*TASK BRIEF*.
Could you transcribe the whole listing, keeping every line exactly the same?

*MATERIAL PROVIDED*.
━━━━━━━━━━━━━━━━━━━━━━━━━━━━━━

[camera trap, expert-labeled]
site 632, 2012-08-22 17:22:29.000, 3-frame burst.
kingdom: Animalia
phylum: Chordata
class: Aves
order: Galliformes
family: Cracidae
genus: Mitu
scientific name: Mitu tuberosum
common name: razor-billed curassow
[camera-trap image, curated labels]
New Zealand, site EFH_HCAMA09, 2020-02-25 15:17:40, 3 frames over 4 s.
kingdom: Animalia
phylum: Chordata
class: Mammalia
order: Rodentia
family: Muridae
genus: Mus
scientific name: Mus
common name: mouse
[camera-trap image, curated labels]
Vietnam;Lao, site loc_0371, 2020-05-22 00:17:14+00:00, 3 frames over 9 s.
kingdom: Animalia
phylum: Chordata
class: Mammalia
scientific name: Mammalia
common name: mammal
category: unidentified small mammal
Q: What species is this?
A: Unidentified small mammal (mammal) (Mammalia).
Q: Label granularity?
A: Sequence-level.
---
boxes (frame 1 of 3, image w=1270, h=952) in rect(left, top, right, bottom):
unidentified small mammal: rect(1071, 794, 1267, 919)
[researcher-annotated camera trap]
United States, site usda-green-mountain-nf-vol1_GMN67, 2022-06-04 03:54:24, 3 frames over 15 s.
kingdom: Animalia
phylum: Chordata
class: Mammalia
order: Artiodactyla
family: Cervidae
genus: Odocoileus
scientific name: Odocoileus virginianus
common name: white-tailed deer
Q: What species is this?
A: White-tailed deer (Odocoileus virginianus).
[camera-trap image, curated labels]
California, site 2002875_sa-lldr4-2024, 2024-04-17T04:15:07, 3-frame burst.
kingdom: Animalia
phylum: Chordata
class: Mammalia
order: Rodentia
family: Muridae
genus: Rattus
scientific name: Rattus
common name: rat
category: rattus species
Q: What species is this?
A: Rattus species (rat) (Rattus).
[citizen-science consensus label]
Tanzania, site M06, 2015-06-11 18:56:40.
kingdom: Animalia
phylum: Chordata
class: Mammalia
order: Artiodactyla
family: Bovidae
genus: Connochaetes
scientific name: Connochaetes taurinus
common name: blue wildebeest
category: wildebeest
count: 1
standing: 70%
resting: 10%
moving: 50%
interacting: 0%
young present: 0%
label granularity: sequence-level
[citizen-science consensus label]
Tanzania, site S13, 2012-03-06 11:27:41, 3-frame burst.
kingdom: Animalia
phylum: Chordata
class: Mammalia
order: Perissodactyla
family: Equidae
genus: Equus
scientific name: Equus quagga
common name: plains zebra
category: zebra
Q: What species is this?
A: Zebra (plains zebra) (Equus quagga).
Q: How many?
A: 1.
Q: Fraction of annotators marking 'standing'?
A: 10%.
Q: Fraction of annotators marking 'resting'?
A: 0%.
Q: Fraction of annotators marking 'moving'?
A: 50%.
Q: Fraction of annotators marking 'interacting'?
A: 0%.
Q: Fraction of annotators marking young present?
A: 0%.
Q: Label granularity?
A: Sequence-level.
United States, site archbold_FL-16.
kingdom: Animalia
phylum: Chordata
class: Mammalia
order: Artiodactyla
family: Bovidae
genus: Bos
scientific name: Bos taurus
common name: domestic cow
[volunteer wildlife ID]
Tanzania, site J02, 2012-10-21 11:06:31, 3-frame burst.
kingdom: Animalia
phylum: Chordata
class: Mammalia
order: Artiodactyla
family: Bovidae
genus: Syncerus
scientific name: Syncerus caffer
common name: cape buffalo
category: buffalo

━━━━━━━━━━━━━━━━━━━━━━━━━━━━━━

*TASK OUTPUT*.
[camera trap, expert-labeled]
site 632, 2012-08-22 17:22:29.000, 3-frame burst.
kingdom: Animalia
phylum: Chordata
class: Aves
order: Galliformes
family: Cracidae
genus: Mitu
scientific name: Mitu tuberosum
common name: razor-billed curassow
[camera-trap image, curated labels]
New Zealand, site EFH_HCAMA09, 2020-02-25 15:17:40, 3 frames over 4 s.
kingdom: Animalia
phylum: Chordata
class: Mammalia
order: Rodentia
family: Muridae
genus: Mus
scientific name: Mus
common name: mouse
[camera-trap image, curated labels]
Vietnam;Lao, site loc_0371, 2020-05-22 00:17:14+00:00, 3 frames over 9 s.
kingdom: Animalia
phylum: Chordata
class: Mammalia
scientific name: Mammalia
common name: mammal
category: unidentified small mammal
Q: What species is this?
A: Unidentified small mammal (mammal) (Mammalia).
Q: Label granularity?
A: Sequence-level.
---
boxes (frame 1 of 3, image w=1270, h=952) in rect(left, top, right, bottom):
unidentified small mammal: rect(1071, 794, 1267, 919)
[researcher-annotated camera trap]
United States, site usda-green-mountain-nf-vol1_GMN67, 2022-06-04 03:54:24, 3 frames over 15 s.
kingdom: Animalia
phylum: Chordata
class: Mammalia
order: Artiodactyla
family: Cervidae
genus: Odocoileus
scientific name: Odocoileus virginianus
common name: white-tailed deer
Q: What species is this?
A: White-tailed deer (Odocoileus virginianus).
[camera-trap image, curated labels]
California, site 2002875_sa-lldr4-2024, 2024-04-17T04:15:07, 3-frame burst.
kingdom: Animalia
phylum: Chordata
class: Mammalia
order: Rodentia
family: Muridae
genus: Rattus
scientific name: Rattus
common name: rat
category: rattus species
Q: What species is this?
A: Rattus species (rat) (Rattus).
[citizen-science consensus label]
Tanzania, site M06, 2015-06-11 18:56:40.
kingdom: Animalia
phylum: Chordata
class: Mammalia
order: Artiodactyla
family: Bovidae
genus: Connochaetes
scientific name: Connochaetes taurinus
common name: blue wildebeest
category: wildebeest
count: 1
standing: 70%
resting: 10%
moving: 50%
interacting: 0%
young present: 0%
label granularity: sequence-level
[citizen-science consensus label]
Tanzania, site S13, 2012-03-06 11:27:41, 3-frame burst.
kingdom: Animalia
phylum: Chordata
class: Mammalia
order: Perissodactyla
family: Equidae
genus: Equus
scientific name: Equus quagga
common name: plains zebra
category: zebra
Q: What species is this?
A: Zebra (plains zebra) (Equus quagga).
Q: How many?
A: 1.
Q: Fraction of annotators marking 'standing'?
A: 10%.
Q: Fraction of annotators marking 'resting'?
A: 0%.
Q: Fraction of annotators marking 'moving'?
A: 50%.
Q: Fraction of annotators marking 'interacting'?
A: 0%.
Q: Fraction of annotators marking young present?
A: 0%.
Q: Label granularity?
A: Sequence-level.
United States, site archbold_FL-16.
kingdom: Animalia
phylum: Chordata
class: Mammalia
order: Artiodactyla
family: Bovidae
genus: Bos
scientific name: Bos taurus
common name: domestic cow
[volunteer wildlife ID]
Tanzania, site J02, 2012-10-21 11:06:31, 3-frame burst.
kingdom: Animalia
phylum: Chordata
class: Mammalia
order: Artiodactyla
family: Bovidae
genus: Syncerus
scientific name: Syncerus caffer
common name: cape buffalo
category: buffalo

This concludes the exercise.